When he reached the railway station, he abandoned the bicycle. His first thought was to buy a ticket for the next available train but that would only give him away. The clerk would surely remember a dishevelled young man with an Irish accent. He had to sneak unnoticed onto the train. Creeping along the railings, he came to a place where he was able to climb over without too much difficulty. The problem came when he landed. His injured ankle was jarred and the pain increased. Retiring to the shadows, he sat down to rest.
Having dropped Joe Keedy off at the railway station, Marmion was taken by car to the police station where he asked for assistance.

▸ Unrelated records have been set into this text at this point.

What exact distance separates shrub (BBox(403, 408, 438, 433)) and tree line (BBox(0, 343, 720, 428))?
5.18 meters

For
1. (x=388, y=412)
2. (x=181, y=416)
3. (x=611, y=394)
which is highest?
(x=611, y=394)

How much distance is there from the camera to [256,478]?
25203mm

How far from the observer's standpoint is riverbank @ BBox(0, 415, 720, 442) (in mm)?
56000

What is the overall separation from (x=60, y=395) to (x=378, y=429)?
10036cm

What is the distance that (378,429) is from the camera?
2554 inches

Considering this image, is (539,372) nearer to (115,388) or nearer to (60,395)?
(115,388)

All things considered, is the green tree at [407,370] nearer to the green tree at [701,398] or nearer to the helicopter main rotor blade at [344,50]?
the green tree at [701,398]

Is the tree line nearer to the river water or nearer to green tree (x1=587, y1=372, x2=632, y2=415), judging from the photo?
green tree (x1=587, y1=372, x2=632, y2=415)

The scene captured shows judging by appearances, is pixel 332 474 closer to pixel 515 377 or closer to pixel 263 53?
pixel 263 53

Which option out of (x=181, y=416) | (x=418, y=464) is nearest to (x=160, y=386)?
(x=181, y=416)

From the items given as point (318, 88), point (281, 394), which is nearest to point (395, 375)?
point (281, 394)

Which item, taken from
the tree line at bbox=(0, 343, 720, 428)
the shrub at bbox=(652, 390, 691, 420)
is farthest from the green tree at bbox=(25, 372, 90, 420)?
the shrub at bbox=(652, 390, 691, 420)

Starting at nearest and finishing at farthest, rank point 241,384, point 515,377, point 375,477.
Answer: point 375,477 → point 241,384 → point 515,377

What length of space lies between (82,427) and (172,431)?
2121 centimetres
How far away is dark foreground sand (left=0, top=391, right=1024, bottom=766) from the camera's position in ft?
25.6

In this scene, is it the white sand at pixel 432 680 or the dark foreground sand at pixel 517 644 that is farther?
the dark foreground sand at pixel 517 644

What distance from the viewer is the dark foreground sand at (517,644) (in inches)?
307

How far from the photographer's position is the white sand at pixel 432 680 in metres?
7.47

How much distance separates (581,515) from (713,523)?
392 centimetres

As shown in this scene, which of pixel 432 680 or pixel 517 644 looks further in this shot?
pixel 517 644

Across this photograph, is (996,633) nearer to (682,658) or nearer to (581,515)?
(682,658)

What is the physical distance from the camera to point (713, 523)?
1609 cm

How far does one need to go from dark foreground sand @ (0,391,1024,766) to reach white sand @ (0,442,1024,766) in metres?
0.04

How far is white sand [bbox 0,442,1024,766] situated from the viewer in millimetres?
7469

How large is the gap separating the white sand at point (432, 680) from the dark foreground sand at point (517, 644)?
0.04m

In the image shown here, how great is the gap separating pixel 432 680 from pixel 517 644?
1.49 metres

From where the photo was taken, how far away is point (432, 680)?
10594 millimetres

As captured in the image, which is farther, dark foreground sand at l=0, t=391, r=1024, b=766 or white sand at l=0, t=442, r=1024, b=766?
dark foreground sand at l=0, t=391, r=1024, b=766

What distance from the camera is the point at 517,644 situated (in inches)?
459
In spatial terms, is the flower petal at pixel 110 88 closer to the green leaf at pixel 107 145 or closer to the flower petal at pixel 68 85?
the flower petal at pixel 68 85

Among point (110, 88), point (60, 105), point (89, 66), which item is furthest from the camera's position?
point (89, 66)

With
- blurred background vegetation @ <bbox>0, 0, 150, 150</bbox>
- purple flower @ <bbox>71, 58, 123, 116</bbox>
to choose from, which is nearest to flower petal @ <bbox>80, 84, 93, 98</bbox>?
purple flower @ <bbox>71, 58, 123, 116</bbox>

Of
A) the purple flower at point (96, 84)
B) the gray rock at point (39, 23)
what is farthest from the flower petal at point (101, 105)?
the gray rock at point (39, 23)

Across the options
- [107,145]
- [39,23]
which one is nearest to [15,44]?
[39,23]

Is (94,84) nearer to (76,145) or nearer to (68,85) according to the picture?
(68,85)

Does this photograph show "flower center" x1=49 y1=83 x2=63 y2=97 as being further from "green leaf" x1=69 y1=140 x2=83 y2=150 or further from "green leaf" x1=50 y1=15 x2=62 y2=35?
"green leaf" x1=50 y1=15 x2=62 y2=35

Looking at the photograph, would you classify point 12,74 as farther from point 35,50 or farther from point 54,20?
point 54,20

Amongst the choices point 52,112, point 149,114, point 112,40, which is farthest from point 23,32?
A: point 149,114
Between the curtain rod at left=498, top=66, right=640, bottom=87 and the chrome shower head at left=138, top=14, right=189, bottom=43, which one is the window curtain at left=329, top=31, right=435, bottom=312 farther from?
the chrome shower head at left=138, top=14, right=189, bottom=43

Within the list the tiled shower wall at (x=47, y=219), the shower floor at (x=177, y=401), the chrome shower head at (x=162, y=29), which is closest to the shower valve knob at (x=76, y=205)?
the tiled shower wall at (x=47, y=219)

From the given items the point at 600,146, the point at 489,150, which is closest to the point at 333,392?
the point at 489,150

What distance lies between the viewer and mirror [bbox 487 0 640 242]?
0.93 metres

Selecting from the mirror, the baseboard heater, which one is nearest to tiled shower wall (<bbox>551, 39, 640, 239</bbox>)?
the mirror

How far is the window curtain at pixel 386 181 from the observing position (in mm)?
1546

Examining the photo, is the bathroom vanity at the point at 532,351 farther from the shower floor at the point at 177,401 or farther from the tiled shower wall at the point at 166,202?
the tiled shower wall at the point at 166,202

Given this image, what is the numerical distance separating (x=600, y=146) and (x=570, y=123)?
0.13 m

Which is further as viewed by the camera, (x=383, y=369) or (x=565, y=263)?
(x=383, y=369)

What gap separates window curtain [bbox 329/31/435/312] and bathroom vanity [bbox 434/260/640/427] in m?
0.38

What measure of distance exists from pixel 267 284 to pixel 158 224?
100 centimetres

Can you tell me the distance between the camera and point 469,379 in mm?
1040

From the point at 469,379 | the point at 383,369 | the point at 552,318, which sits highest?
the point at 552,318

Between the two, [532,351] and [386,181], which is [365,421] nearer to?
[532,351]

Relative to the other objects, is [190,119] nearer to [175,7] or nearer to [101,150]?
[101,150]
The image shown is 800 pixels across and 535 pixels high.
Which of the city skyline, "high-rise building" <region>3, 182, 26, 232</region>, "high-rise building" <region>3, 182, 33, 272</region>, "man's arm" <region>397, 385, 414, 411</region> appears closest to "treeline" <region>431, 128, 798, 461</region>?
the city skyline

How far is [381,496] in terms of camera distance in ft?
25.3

Only a couple of constables were available and neither of them looked happy when informed that they were after a desperate man with a gun. Before they could leave the station, they saw an old man stagger in to report the assault on him and the theft of his bicycle. When he heard the rough description of the attacker, Marmion knew that it must have been Niall Quinn.
‘Which way did he go?’ he asked.
The old man blinked. ‘He rode off towards the railway station.’
He was there. Keedy couldn’t see him and nobody on duty reported noticing the Irish fugitive but the sergeant nevertheless sensed that he was there. He began to work his way systematically around the place, going up and down each platform and looking into every room. There was no sign of Niall Quinn but that only meant that he was hiding somewhere. Keedy was about to widen his search by jumping down on the track when he saw Marmion trotting towards him with two uniformed constables.
‘He’s here somewhere, Joe,’ said Marmion.
‘I know that.’
‘He stole a bicycle and headed this way.’
‘If we spread out,’ said Keedy, ‘we can comb the whole area.’
The constables didn’t take kindly to the notion of getting down onto the track, especially as they could hear a train approaching. It came out of the gloom at a moderate pace and they could see that it was a goods train. Wagon after wagon clanked past in what seemed like an endless procession. Marmion watched them but Keedy’s eye was on the bridge between the platforms. A figure had suddenly appeared above them.
‘There he is!’ he yelled, pointing a finger.
They looked up in time to see Niall Quinn, clambering over the side of the bridge before dropping into a passing wagon. Keedy was furious.